Above my desk I keep a cartoon. A young man in Elizabethan dress broods at a Gothic window. Nearby a young woman in flowing gown, her hands on her hips, talks to an older woman. "He's like, 'To be or not to be,'" she scowls. "And I'm like, 'Get a life.'"

A few weeks ago we took our eldest child to begin college, a place where we hope he will get a life. Though our Prince never talked to skulls or wandered battlements at midnight, he had become increasingly irresolute before the shapeless void that is his future. At home we could see all the signs of tortured doubt. "Whatever," he would say 20 times a day to queries about his plans or thoughts. Or when the slings and arrows were especially outrageous, with a slight shrug of the shoulders and an almost imperceptible turn of the palms, "Like, whatever." I tried to think of it as Hamlet in torn baggy jeans and a backward baseball cap; Hamlet, to be sure, without the poetry.

I grew nostalgic for the clarity and passion of his childhood dreams. When he was four and wanted to be a garbageman, he would watch those muscular guys with pious attention. When, later, he longed to become a sports announcer, he taught himself math by memorizing batting and shooting averages, and history by reciting the legends of Mantle and Chamberlain.
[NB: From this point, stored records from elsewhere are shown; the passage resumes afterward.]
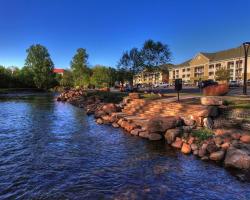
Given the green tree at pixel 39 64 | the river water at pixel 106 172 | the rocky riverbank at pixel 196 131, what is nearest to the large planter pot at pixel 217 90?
the rocky riverbank at pixel 196 131

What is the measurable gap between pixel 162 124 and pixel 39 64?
9653 cm

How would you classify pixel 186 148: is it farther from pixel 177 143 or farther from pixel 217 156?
pixel 217 156

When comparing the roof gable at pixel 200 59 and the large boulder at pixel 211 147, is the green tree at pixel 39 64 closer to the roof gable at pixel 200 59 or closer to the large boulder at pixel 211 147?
the roof gable at pixel 200 59

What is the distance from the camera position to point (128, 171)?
1125 cm

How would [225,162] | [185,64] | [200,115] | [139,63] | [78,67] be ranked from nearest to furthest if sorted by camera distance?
[225,162] < [200,115] < [139,63] < [78,67] < [185,64]

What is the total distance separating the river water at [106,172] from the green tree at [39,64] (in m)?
92.4

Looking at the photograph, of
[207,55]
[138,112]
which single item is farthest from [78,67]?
[138,112]

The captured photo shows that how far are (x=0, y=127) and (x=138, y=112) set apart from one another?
11.9m

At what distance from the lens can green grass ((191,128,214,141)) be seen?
14885mm

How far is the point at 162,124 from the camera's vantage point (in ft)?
57.5

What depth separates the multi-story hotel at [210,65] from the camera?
339 feet

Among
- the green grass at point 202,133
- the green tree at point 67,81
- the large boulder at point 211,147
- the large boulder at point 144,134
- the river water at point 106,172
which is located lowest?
the river water at point 106,172

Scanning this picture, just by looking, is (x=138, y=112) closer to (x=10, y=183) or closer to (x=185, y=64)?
(x=10, y=183)

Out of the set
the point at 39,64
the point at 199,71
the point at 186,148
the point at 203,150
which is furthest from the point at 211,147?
the point at 199,71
But as he became aware of the multitude of possible futures shimmering before him, his passions quieted into an uneasy wariness. Last spring, after he suffered disappointments from his first-choice colleges, his eight-year-old sister asked him what he wanted to be. "An admissions Officer," he growled.

Of course, getting a life means a lot more than choosing a career. It means defining your beliefs, making sense of your experience, and weaving a meaningful story about your family and your place within it. Distant from home and those who would keep you in a familiar mold, college is that world apart where this work can take place free from the stranglehold of the past.
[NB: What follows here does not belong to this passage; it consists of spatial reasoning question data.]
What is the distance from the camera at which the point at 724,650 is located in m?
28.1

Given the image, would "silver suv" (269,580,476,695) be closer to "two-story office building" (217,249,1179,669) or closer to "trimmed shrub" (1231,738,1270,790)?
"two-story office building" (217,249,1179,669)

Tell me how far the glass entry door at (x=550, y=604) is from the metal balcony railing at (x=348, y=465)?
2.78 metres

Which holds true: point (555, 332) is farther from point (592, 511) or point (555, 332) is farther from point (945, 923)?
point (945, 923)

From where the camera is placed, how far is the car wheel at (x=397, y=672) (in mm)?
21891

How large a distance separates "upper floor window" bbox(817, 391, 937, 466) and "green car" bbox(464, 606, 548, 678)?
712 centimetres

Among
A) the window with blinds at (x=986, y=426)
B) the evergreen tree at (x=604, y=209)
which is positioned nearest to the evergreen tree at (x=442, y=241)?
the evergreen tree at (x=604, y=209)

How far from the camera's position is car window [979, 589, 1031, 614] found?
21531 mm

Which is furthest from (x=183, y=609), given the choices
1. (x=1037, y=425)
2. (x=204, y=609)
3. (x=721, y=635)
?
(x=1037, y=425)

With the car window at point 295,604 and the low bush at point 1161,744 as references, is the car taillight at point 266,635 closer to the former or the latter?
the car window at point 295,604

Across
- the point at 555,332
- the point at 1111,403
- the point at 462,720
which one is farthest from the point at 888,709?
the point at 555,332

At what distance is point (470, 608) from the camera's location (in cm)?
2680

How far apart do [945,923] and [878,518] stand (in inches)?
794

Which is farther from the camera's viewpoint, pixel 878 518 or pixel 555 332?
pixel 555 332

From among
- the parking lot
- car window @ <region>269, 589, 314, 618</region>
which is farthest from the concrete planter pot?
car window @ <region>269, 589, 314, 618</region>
This struggle began tentatively before he left for college. It would reveal itself in strange and unpredictable adolescent melodramas. Once when we suggested the Battle of Gettysburg as a topic for an American history paper, he hit the table in half-teasing frustration. "That's the trouble," he said. "You're Civil War people, and I'm a Revolutionary War kind of guy!"
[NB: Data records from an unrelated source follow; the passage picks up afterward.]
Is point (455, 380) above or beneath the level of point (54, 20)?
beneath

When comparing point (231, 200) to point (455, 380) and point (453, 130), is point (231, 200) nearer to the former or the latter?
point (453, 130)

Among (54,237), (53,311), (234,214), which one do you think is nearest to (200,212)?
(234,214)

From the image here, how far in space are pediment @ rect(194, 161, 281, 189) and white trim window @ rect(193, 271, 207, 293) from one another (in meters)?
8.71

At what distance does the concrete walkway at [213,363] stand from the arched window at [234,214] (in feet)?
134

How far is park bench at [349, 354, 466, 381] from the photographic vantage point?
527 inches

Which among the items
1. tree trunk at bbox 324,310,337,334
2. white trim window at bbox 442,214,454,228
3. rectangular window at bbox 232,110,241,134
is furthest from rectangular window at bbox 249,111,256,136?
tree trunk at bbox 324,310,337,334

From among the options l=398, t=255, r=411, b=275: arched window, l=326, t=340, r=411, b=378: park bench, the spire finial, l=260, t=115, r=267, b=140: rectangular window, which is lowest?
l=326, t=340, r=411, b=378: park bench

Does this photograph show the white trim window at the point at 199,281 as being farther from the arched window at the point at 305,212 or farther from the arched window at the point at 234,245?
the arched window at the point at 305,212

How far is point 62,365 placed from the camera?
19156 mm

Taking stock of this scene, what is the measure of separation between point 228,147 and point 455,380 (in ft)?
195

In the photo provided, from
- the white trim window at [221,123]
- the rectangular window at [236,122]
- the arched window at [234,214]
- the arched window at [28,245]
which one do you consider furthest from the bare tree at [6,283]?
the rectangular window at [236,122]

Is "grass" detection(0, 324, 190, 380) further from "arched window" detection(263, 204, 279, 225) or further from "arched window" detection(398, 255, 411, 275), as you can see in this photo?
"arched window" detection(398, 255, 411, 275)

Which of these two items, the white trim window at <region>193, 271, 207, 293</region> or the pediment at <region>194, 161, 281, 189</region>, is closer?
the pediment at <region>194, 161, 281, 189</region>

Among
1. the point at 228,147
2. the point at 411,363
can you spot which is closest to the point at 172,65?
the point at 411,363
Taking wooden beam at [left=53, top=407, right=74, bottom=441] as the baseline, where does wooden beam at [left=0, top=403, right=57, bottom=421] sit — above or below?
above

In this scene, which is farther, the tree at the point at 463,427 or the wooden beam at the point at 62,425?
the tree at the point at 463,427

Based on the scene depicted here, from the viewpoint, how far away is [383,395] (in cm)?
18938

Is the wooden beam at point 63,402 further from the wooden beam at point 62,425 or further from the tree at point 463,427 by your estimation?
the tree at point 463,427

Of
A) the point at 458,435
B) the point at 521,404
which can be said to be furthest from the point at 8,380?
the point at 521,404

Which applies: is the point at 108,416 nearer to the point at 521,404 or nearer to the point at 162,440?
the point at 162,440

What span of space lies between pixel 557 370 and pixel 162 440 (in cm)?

At other times he played the enchained subject rather than the freedom-seeking hero. As we sat on a stalled lift during a ski trip last winter, I observed—too casually, I see now—that his impatience with the wait was reminiscent of his father. He sat up stiffly. "Sometimes I feel like there is no way to avoid being like you and Dad. I find myself thinking like Dad, making the kinds of jokes he does. And then I see myself judging what people say the way you do." Unexpected as this volubility was, it was nothing compared to the astounding words that followed. "It's like in the part of the Aeneid we're reading in Latin. Aeneas thinks he's making choices to sail on or to stop in Carthage or whatever, but all the time the gods are making him do everything. I do something I think is me, but then I realize it's just like you and Dad."

I must confess to being dumbfounded—not so much by the meaning of the words he spoke or even by my unexpected glimpse into the undiscovered country of my son's psyche. It was rather the surprise that he was perhaps ready to learn to get a life rather than merely to suffer one, ready for an opportunity to bring to his inchoate self-discovery a richer language and perhaps even a little poetry.

So we sat in silence as the lift jerked forward. I called as he turned toward an expert slope I dared not try. He looked around, his scarf and goggles obscuring his face. Seeing the white expanse behind him, I thought of an astronaut on the moon. "What?" he asked impatiently. We looked at each other for a few moments, goggles to goggles in the snowy chill. "Whatever," I blurted stupidly. Beyond the crest, he disappeared.